Yerel seçim ve kriz etkisi
Tam da bu nokta; yani iktidarın kaybedilmesi olasılığı, iktidar koalisyonunun ana aktörü olan AKP içinde iki düzeydeki çatlakları artık gizlenemez hale getirdi. Bir yandan AKP’nin en uzun süre bakanlık yapan ismi Ali Babacan istifa etti; diğer yandan da eski başbakan Ahmet Davutoğlu ile ekibi. Uzun süre kendisi dışındaki partileri AKP’ye çekerek temsil gücünü büyüten Erdoğan, şimdi kendisinden kopan kadroların oluşturacağı iki yeni parti gerçeğiyle karşı karşıya. Evet, daha önce de AKP’den ayrılıp parti kuranlar olmuştu. Ancak birincisi, konjonktür iktidarın lehineydi; ikincisi Erdoğan bu kopuşları yeni katılımlar ve ittifaklarla hemen telafi ediyordu. Çünkü belirttik, Erdoğan’ın siyasal hegemonyası sağda yeni, alternatif partilerin kuruluşunu önlemeye ve var olan partilerin de AKP içine ya da yanına çekilmesine dayalıydı. Şimdi durum farklı. İktidarın rakipleri önleyici kapasitesi de aşınıyor. Bu yüzden Erdoğan’ın yeni ittifaklar için hamle yapmak dışında seçeneği kalmıyor.
İkinci çatlak ise, AKP’den henüz ayrılmamış, parti içinde kalan grup ve yapılar arasında. “İktidarın da iktidarı” bir yapı ve çeperi arasındaki mücadelenin artık saklanamaz hale geldiği; bakanların açıktan tartışmalara girmesinden de anlaşılıyor. Örneğin HAS Parti’den AKP’ye geçen, milli görüş kökenli Adalet Bakanı Gül’e dönük son çıkışlar ve Gül’ün yanıtındaki sertlik, buraya oturuyor. Arınç ile Bülent Turan atışması ya da damat Albayrak ile Demokrat Parti kökenli Soylu arasında olduğu iddia edilen rekabet de bu resmi tamamlıyor. Parti içinde kaç tane parti var, belli değil.
Aslında kurulacak yeni partiler; bir yandan da AKP içinde kalan farklı fraksiyonların iç iktidar rekabetinde cesaretlenmesini sağlıyor. Şimdi her konuşan, alttan alta yeni partileri dayanak yaparak, “beni ciddiye alın, ben de giderim” diyor ve iç iktidarın pasta rekabetinde elini yükseltiyor.

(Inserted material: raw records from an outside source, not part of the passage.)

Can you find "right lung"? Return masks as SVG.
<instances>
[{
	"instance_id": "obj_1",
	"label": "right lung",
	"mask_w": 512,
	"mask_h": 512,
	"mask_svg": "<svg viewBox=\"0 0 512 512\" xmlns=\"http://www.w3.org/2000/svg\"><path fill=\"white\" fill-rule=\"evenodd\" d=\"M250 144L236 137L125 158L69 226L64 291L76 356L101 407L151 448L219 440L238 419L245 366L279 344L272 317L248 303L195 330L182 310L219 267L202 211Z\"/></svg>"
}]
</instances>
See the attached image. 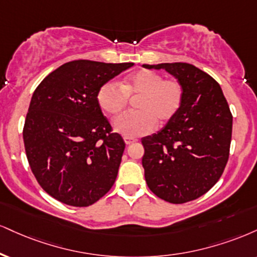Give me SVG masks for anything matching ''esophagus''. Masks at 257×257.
<instances>
[{"mask_svg": "<svg viewBox=\"0 0 257 257\" xmlns=\"http://www.w3.org/2000/svg\"><path fill=\"white\" fill-rule=\"evenodd\" d=\"M124 142H125V145H133V144H135V142H138V139H133V138H124Z\"/></svg>", "mask_w": 257, "mask_h": 257, "instance_id": "esophagus-1", "label": "esophagus"}]
</instances>
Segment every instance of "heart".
I'll return each mask as SVG.
<instances>
[{
    "label": "heart",
    "instance_id": "heart-1",
    "mask_svg": "<svg viewBox=\"0 0 257 257\" xmlns=\"http://www.w3.org/2000/svg\"><path fill=\"white\" fill-rule=\"evenodd\" d=\"M135 98V112L113 123L115 131L125 138L142 137L156 124L165 125L174 119L183 104L184 88L178 79H164L153 70L140 69L123 78L118 85L104 83L97 93L99 106L111 118L122 115L129 99Z\"/></svg>",
    "mask_w": 257,
    "mask_h": 257
}]
</instances>
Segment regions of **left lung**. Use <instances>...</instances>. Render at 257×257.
Wrapping results in <instances>:
<instances>
[{
	"label": "left lung",
	"mask_w": 257,
	"mask_h": 257,
	"mask_svg": "<svg viewBox=\"0 0 257 257\" xmlns=\"http://www.w3.org/2000/svg\"><path fill=\"white\" fill-rule=\"evenodd\" d=\"M165 69L183 85L184 99L175 118L141 140L142 166L153 194L170 203H185L219 181L230 154L232 113L220 85L183 62L144 64Z\"/></svg>",
	"instance_id": "obj_1"
}]
</instances>
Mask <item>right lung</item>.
Masks as SVG:
<instances>
[{
	"mask_svg": "<svg viewBox=\"0 0 257 257\" xmlns=\"http://www.w3.org/2000/svg\"><path fill=\"white\" fill-rule=\"evenodd\" d=\"M133 63H64L39 83L24 125L30 168L66 205L87 207L115 183L125 144L101 112L99 88Z\"/></svg>",
	"mask_w": 257,
	"mask_h": 257,
	"instance_id": "1",
	"label": "right lung"
}]
</instances>
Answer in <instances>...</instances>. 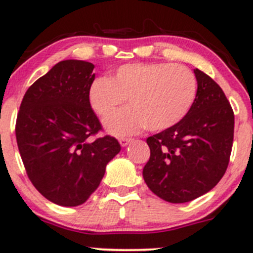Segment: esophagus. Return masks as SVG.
<instances>
[{"instance_id": "34e87169", "label": "esophagus", "mask_w": 253, "mask_h": 253, "mask_svg": "<svg viewBox=\"0 0 253 253\" xmlns=\"http://www.w3.org/2000/svg\"><path fill=\"white\" fill-rule=\"evenodd\" d=\"M132 139H130V137H121V139H119V144H121L123 147H126V145H129Z\"/></svg>"}]
</instances>
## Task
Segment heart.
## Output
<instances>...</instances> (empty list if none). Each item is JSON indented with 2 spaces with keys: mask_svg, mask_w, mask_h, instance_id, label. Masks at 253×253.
<instances>
[{
  "mask_svg": "<svg viewBox=\"0 0 253 253\" xmlns=\"http://www.w3.org/2000/svg\"><path fill=\"white\" fill-rule=\"evenodd\" d=\"M197 91L196 75L183 65L127 64L111 79L94 80L88 101L106 121L126 98L129 107L112 117L106 127L113 135H127L145 126L150 131H161L178 124L193 107Z\"/></svg>",
  "mask_w": 253,
  "mask_h": 253,
  "instance_id": "heart-1",
  "label": "heart"
}]
</instances>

Diğer yandan kriz ve küçülen ekonomik pasta üstündeki kaynak rekabeti de savaşı sertleştiriyor. Bütün bunların sonucunda ise, Saray’ın başka partilerle kurduğu birlik, AKP’nin iç birliğinden çok daha belirleyici hale geliyor. Erdoğan’ın asıl zorluğu bu ikinci çatlağı, partiyi ve diğer ittifaklarını dağıtmadan nasıl kapatacağında düğümleniyor.

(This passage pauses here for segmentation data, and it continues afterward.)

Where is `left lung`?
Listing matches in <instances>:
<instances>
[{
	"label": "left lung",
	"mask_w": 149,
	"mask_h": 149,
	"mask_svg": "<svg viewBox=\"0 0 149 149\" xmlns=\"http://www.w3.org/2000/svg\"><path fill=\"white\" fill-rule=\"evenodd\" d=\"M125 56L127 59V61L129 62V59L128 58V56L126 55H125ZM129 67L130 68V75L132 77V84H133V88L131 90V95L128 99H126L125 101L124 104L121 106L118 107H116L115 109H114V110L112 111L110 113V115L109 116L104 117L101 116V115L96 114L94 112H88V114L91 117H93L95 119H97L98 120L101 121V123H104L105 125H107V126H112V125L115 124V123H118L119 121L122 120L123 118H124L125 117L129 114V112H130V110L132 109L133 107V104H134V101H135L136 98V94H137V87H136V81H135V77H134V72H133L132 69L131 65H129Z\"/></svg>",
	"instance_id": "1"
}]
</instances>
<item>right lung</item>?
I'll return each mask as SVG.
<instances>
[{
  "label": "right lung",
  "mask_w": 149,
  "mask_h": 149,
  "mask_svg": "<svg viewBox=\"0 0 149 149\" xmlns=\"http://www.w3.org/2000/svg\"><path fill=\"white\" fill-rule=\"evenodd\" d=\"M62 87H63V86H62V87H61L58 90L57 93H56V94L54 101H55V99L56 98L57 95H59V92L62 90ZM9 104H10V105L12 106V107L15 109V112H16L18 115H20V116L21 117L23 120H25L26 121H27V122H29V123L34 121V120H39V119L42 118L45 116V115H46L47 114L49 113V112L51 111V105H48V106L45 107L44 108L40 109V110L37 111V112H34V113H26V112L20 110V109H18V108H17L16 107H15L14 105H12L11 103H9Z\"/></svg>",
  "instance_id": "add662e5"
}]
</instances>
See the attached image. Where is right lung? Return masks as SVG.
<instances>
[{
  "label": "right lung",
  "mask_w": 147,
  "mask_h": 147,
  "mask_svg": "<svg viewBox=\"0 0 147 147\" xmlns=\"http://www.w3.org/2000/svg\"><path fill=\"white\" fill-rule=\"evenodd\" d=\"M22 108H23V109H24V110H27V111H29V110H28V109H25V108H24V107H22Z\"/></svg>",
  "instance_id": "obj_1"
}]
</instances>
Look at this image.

Tablo böyle, belirleyiciliğin muhalefet blokuna geçmesi için şartlar hiç olmadığı kadar uygun. Şimdi belediyelerden gelişen birikimi ve enerjiyi, daha geniş ve eşgüdümlü bir siyasal rota ile tamamlamak gerek. Önümüzdeki seçim yerel seçim değil; unutuluyor.